Burada mesele bütün çıplaklığı ile ele alınmalı ve yapılabilecekler belirlenmelidir. Kriz tellallığı yaparak kaosa yol açmak en büyük hata olacaktır. Geldiğimiz noktayı yapıcı uslüple konuşmamakta hata olur.
Öncelikle ülke olarak ekonomide nereden nereye geldiğimize bir bakalım mı?
2001 Krizi olmuş. Finansal kurumlar çökmüştü. Hatta emeklilerin maaşlarının ödenemeyeceği konuşulduğu dönemden bugünlere geldik.
Bütçemiz açık veriyor. Enflasyon ve faizler tavan yapmıştı.IMF ile görüşmeler, borçların yapılanması ve finansal reformlar sürecine girildi.
Bu noktada şunu belirtmekte fayda görüyorum. Hane halkının borçlanma oranları çok düşük. Özel sektör borçları da bugünlerden çok aşağıda idi.
Adalet ve Kalkınma Partisinin ilk döneminde yapılan reformlar ile finansal yapımız güçlendirildi. Dünyada yaşanan para bolluğu ve paranın maliyetinin düşük olmasının avantajını yaşadık yıllarca.
Bu güne baktığımız da;
Maliye Politikasında ve para politikasında sorun görünmüyor. Son döneme kadar bütçemizde açık vermedi desek yeridir.
Peki insanımızın ekonomiden sıkıntısı nedir? bir araya gelindiğinde nakit dönmüyor sözü nereden çıkıyor?
Bugünlerde makro ekonomide bir sıkıntı görünmüyor. Mikro ekonomide sıkıntı baş göstermekte.
İnsanların arabalarını evlerini değiştirdiği hayat standartlarını yükselttiği bir dönemi gördük. Dünyada nakit bolluğu ve paranın maliyetinin düşük olmasından, para kıtlığına ve para maliyetinin arttığı bir döneme girdiğimizi unutmayalım.
Geçtiğimiz dönem maliyet az ve para bolluğunu keşke yatırımlarda değerlendirebilseydik.

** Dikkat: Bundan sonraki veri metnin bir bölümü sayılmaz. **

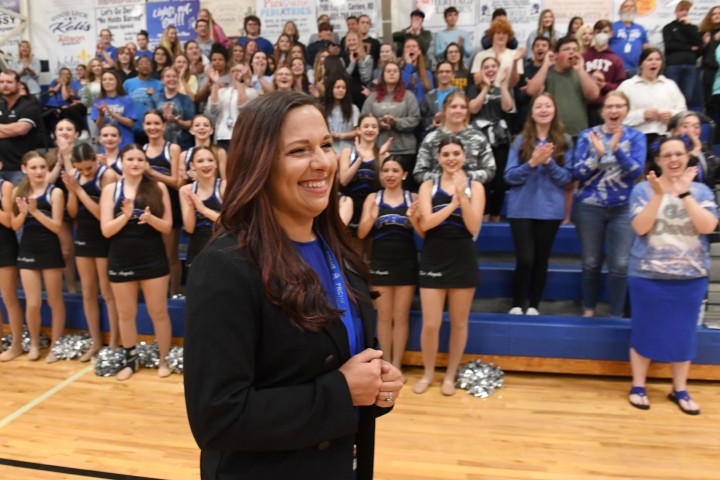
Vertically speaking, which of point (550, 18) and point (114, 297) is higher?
point (550, 18)

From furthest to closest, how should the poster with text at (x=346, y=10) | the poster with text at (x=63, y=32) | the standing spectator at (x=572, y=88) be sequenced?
the poster with text at (x=63, y=32) < the poster with text at (x=346, y=10) < the standing spectator at (x=572, y=88)

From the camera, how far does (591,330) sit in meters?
3.58

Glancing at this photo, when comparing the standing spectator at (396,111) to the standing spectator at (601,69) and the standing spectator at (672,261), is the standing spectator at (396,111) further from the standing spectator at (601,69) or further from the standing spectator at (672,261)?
the standing spectator at (672,261)

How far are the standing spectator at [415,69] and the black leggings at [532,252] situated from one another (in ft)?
6.42

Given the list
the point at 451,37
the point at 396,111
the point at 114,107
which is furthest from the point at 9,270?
the point at 451,37

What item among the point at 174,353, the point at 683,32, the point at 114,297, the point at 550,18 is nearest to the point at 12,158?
the point at 114,297

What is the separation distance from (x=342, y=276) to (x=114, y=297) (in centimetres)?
341

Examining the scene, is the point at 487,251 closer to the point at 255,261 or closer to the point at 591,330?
the point at 591,330

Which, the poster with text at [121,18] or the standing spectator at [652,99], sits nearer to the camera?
the standing spectator at [652,99]

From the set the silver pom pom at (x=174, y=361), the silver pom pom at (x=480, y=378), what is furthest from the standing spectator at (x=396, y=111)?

Sanıyorum hep bu şekilde gideceği düşünüldü.
Günümüzde ekonomik daralmanın da etkisiyle hane halklarının ve özel sektörün borçlarından kaynaklanan bir sorun olduğu görüşündeyim.
İsterseniz aşağıdaki sorulara birlikte cevap arayalım.
2015 yılında gerçekleşen Haziran ve Kasım Genel Seçimleri döneminde seçim ekonomisi uygulandı mı?
Vergi affı ve borçların yapılandırılması ile daha ne kadar esnafımızı rahatlatabiliriz?
Yatırımcının önündeki bürokratik engelleri kaldırmak için hükümet ne zaman adım atacak?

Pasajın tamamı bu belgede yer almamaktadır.